This post was more to get myself thinking, nothing here is rigorous or necessarily makes sense - leaving it here for historical reasons

How would you train a decision tree via stochastic gradient descent? This idea was covered in Efficient Non-greedy Optimization of Decision Trees.

What does it mean to be “non-greedy”

When we consider CART or similar algorithms, they are often greedy, that is when a split is found it cannot be changed. This obviously violates or affects the ability to have partial updates.
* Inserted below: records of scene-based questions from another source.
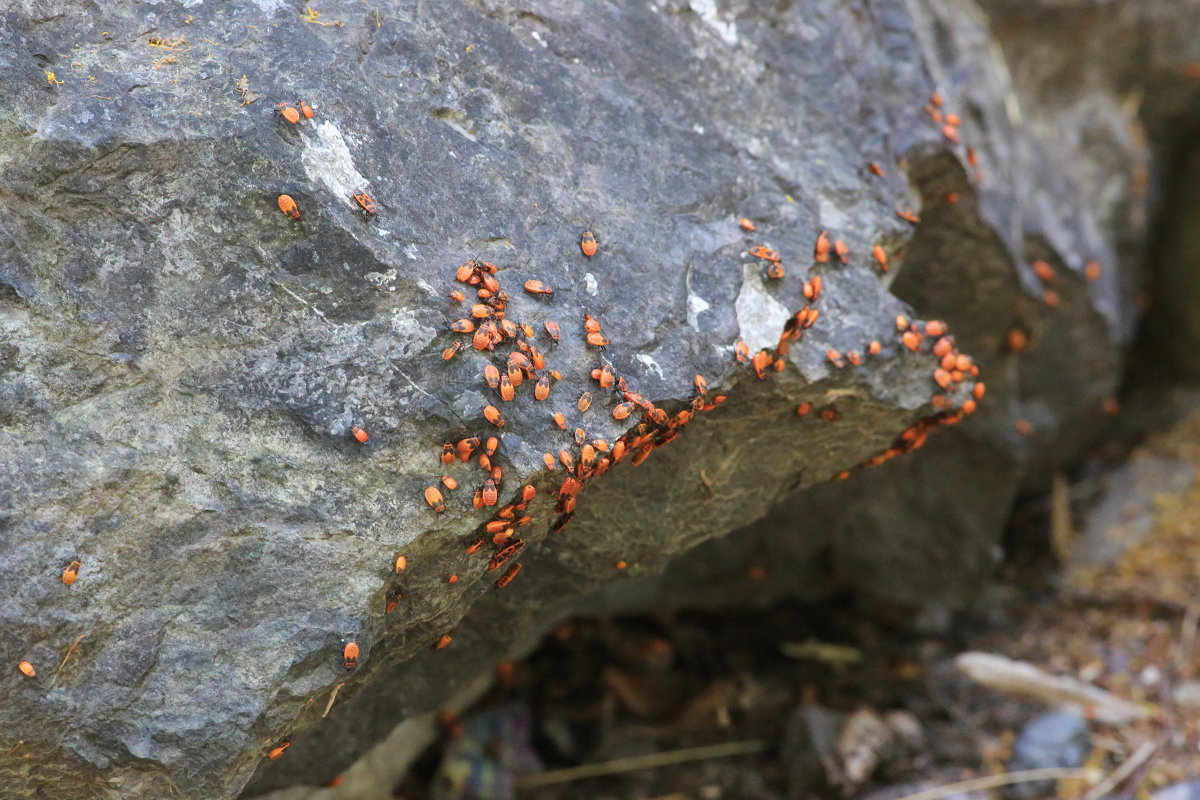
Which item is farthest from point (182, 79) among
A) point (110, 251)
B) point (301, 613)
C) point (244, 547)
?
point (301, 613)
The general gist of the algorithm is to relax or allow decision stumps to be oblique instead of parallel to the axis; in other words instead of a single feature being compared at each node, a comparision based on a linear combination is made:

$$\sum_{i=1}^p a_i X_i + a_{p+1} > 0$$

Where $p$ is the number of features, and $a_i$ is the learnt weights. This can intuitively be learnt through SGD approaches that is common in linear models

Stochastic Gradient Descent algorithm (Duchi et al., 2010; McMahan and Streeter, 2010)

  • Input: Invariance update function $s$, $\mathbf{w}=0$, $\mathbf{G}=\mathbf{I}$
  • FOR every $(\mathbf{x}, y)$ pair in training set
    1. $\mathbf{g} \leftarrow \nabla_{\mathbf{w}} \mathit{l} (\mathbf{w}^\top \mathbf{x}; y)$
    2. $\mathbf{w} \leftarrow \mathbf{w} - s(\mathbf{w}, \mathbf{x}, y) \mathbf{G}^{-1/2} \mathbf{g}$
    3. $G_{jj} \leftarrow G_{jj} + g_j^2$ for all $j=1, …, d$
  • END FOR

Learning Nodes and Probabilities

The additional difference to the oblique decision boundaries, is the routing through the decision tree is now stochastic (probabilistic) where a decision is weighted throughout the nodes. This allows the weights of the model to be updated incrementally throughout the whole model.

This results in the optimization problem learning two things:

  1. The weights to determine each of the node decisions
  2. The weights associated with the leaf nodes to determine the final prediction.

Thus finally putting it altogether, without proof, the final algorithm is presented in the paper:

Stochastic Gradient Descent algorithm for non-greedy decision tree learning

  • FOR $t=0$ to $\tau$
    1. For minibatch $(\mathbf{x}, y)$ from $\mathcal{D}$
    2. $\hat{h} \leftarrow \text{sgn}(W^{(t)} \mathbf{x})$
    3. $\hat{g} \leftarrow \underset{g \in \mathcal{H}^m}{\operatorname{arg\max}} \left( \mathbf{g}^\top W^{(t)} \mathbf{x} + \mathit{l}(\Theta^\top f(\mathbf{g}), y) \right)$
    4. $W^{(tmp)} \leftarrow W^{(t)} - \eta \hat{g}\mathbf{x}^\top + \eta \hat{h}\mathbf{x}^\top$
    5. FOR $i=1$ to $m$:
      • Update via: $W^{(t+1)} \leftarrow \min (1, \sqrt{\nu}/\lvert W^{(tmp)} \rvert_2 ) W^{(tmp)}$
    6. ENDFOR
    7. $\Theta^{(t+1)} \leftarrow \Theta^{(t)} - \eta \nabla_\Theta \mathit{l} (\Theta^\top f(\hat{g}), y)$
  • ENDFOR